§ Challenge 1: In the choke tube chart, which style threads do Benelli choke tubes interchange with?
§ Challenge 2: Rewrite the choke tube chart from "Interchanges with Beretta and" up to and including "Churchhill 12ga.", substituting "semiautomatics" for "semi-autos".
§ Challenge 3: Extend the choke tube chart, picking up right after its last line.

§ Passage to read:

# Choke tube inter change chart.



## alleyyooper (Jul 6, 2007)

Moderator How about making this a sticky?

Found a chart that may help people find choke tubes that interchange with different brand os shot guns.

I recommend you pattern your shot gun to see just how each choke preforms at different ranges.

American Arms
Interchanges with Fausti/Traditions shotgun style threads.

Baikal/European American Arms
Interchanges with Standard Tru Choke style threads.

Benelli
Interchanges with Beretta style threads.

Benelli Sport Crio System
Interchanges with Beretta Optima style threads.

Beretta
Interchanges with Beretta style threads.

Beretta
(Old style-no threads-uses muzzle cap) no known interchanges

Beretta Optima
Interchanges with Optima threads (models 82E and DT10)

Beretta Optima Plus
Interchanges with Optima Plus threads (models 391A Extrema)

Bernardelli
No known interchanges

Browning Invector
Interchanges with Winchester, Mossberg 500, Weatherby, Mavrick 88, Smith and Wesson, and Savage style threads.

Browning Invector Plus
Interchanges with Browining Invector plus, Winchester Super X2, and Winchester Supreme style threads

Centry Arms (Arthmies and Centurion Models)
Interchanges with Beretta and Benelli style threads.

Charles Daly
Current production pumps and semi-autos interchange with Remington style threads

Charles Daly
Current production over/under interchanges with Winchester style threads

Churchhill 12ga.

§ Given data:
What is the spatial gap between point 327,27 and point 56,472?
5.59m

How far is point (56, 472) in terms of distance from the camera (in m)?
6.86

§ Result 1: Beretta style threads.

§ Result 2:
Interchanges with Beretta and Benelli style threads.

Charles Daly
Current production pumps and semiautomatics interchange with Remington style threads

Charles Daly
Current production over/under interchanges with Winchester style threads

Churchhill 12ga.

§ Result 3:
Interchanges with Fabarm and some American Arms style threads

Fabarm
Interchanges with Fabarm style threads

Franchi
Current production interchanges with Benelli and Beretta style threads.

Franchi
Old style interchanges with Fran Choke style threads

Ithaca
Old style interchanges with Tru Choke style threads

Ithaca
New Style interchanges with Winchester style threads

Ithaca 20ga
Interchanges with Tru Choke style threads

Laurona Over and Under
Interchanges with American Arms style threads

Luger
No known interchanges

Marrochi Golden Snipe Field 
Interchanges with Browning Invector plus style threads

Maverick Model 88
Interchanges with Mossberg 500, Winchester, and Browning Invector style threads

Miroku
Interchanges with Winchester style threads

Mossberg 500
Interchanges with Winchester, Weatherby, Browning Invector, and Maverick 88 style threads.

Mossberg 835 and 935
Interchanges with Mossberg 835 style threads

Mossberg 9200 
Interchanges with Mossberg 500 style threads.

Remington
Interchanges with Remington and Charles Daly

Ruger Older Models
Interchanges with Winchester style threads (short chokes)

Ruger SC Newer Models
Interchanges with Ruger SC style threads (long chokes)

Sako/Tikka 12ga.
Interchanges with Browning Invector Plus style threads

Savage
Interchanges with Winchester and Mossberg 500 style threads

Silma
No Known Interchanges

SIG Arms
No Known Interchanges

SKB Short Style
Interchanges with Winchester ad Mossberg 500 style threads

SKB Competition
Interchanges with SKB Competitor style threads

Smith and Wesson
Interchanges with Winchester, Mossberg 500, and Browning Invector style threads.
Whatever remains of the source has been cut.